§ EXERCISE PASSAGE:
===============
We are broken
February 7, 2020In 1526 the reformers embarked on a program of visiting the parishes in Electoral Saxony. It’s known as the Saxon Visitation. As would later be stated in the Augsburg Confession, its objective was to determine if “the gospel is taught purely and the sacraments are administered rightly.”
Martin Luther himself visited the parishes in and around Wittenberg. He wasn’t pleased. He found that many clergy didn’t receive adequate compensation, and that the gospel was not clearly taught or understood.
Luther, In his inimitable subtle style, wrote: “Dear God, what misery I beheld! The ordinary person, especially in the villages, knows absolutely nothing about the Christian faith, and unfortunately many pastors are completely unskilled and incompetent teachers. Yet supposedly they all bear the name Christian, are baptized, and receive the holy sacrament, even though they do not know the Lord’s Prayer, the Creed, or the Ten Commandments! As a result, they live like simple cattle or irrational pigs and, despite the fact that the gospel has returned, have mastered the fine art of misusing all their freedom.” Yikes!
===============
§ WORK ORDER A:
Please rewrite the Saxon Visitation passage, covering everything from "We are broken" down to "taught or understood.", and swap "parishes" for "congregations".
§ WORK ORDER B:
According to the Saxon Visitation passage, in what year did the reformers begin visiting the parishes in Electoral Saxony?
§ WORK ORDER C:
Go on with the Saxon Visitation passage from the point where it stops.

§ INFORMATION GIVEN:
===============
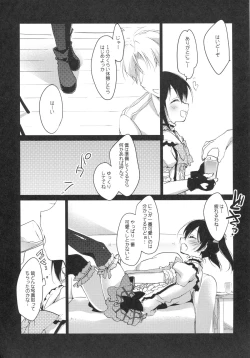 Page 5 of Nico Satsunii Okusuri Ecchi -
===============
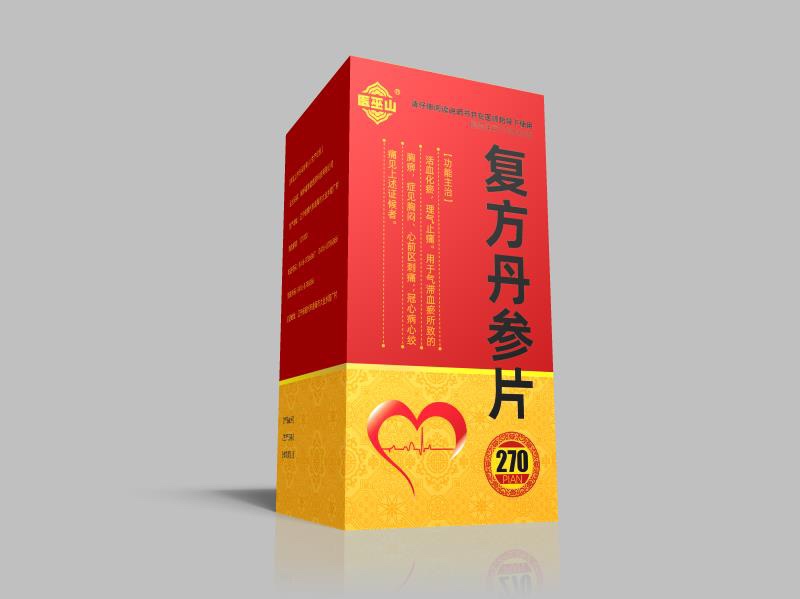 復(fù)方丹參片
===============
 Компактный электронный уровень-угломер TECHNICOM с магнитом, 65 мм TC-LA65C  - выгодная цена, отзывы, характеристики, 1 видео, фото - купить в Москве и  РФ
===============
§ TASK RESULT A:
We are broken
February 7, 2020In 1526 the reformers embarked on a program of visiting the congregations in Electoral Saxony. It’s known as the Saxon Visitation. As would later be stated in the Augsburg Confession, its objective was to determine if “the gospel is taught purely and the sacraments are administered rightly.”
Martin Luther himself visited the congregations in and around Wittenberg. He wasn’t pleased. He found that many clergy didn’t receive adequate compensation, and that the gospel was not clearly taught or understood.

§ TASK RESULT B:
1526

§ TASK RESULT C:
Luther’s experience led to the publication of his Small Catechism, a “Handbook for Ordinary Pastors and Preachers.” In clear and concise language, he explained the basics of the Christian faith so that all people, not just educated professionals, could understand the great gift of the gospel and live it in daily life.
Theologian Timothy Wengert points out that Luther rearranged the typical order of medieval catechisms to make clear the evangelical understanding that the good news means law and gospel, judgment and promise. Luther “insisted on moving from law (Ten Commandments) to gospel (Creed and Lord’s Prayer).”
This uniquely Lutheran understanding of the gospel is an important contribution to the Christian movement.
This uniquely Lutheran understanding of the gospel is an important contribution to the Christian movement. It calls out the reality of the human condition, that we are broken and have broken creation, that we are captive to sin and cannot free ourselves, that we need a just and loving God who has no illusions about human nature and, at the same time, has infinite love that claims us and sets us free.
This is true evangelicalism that rejects what I call the “Billy Joel gospel” that declares: “I like you just the way you are.” God’s love is unconditional, but God does not like us just the way we are—that’s why we have Jesus.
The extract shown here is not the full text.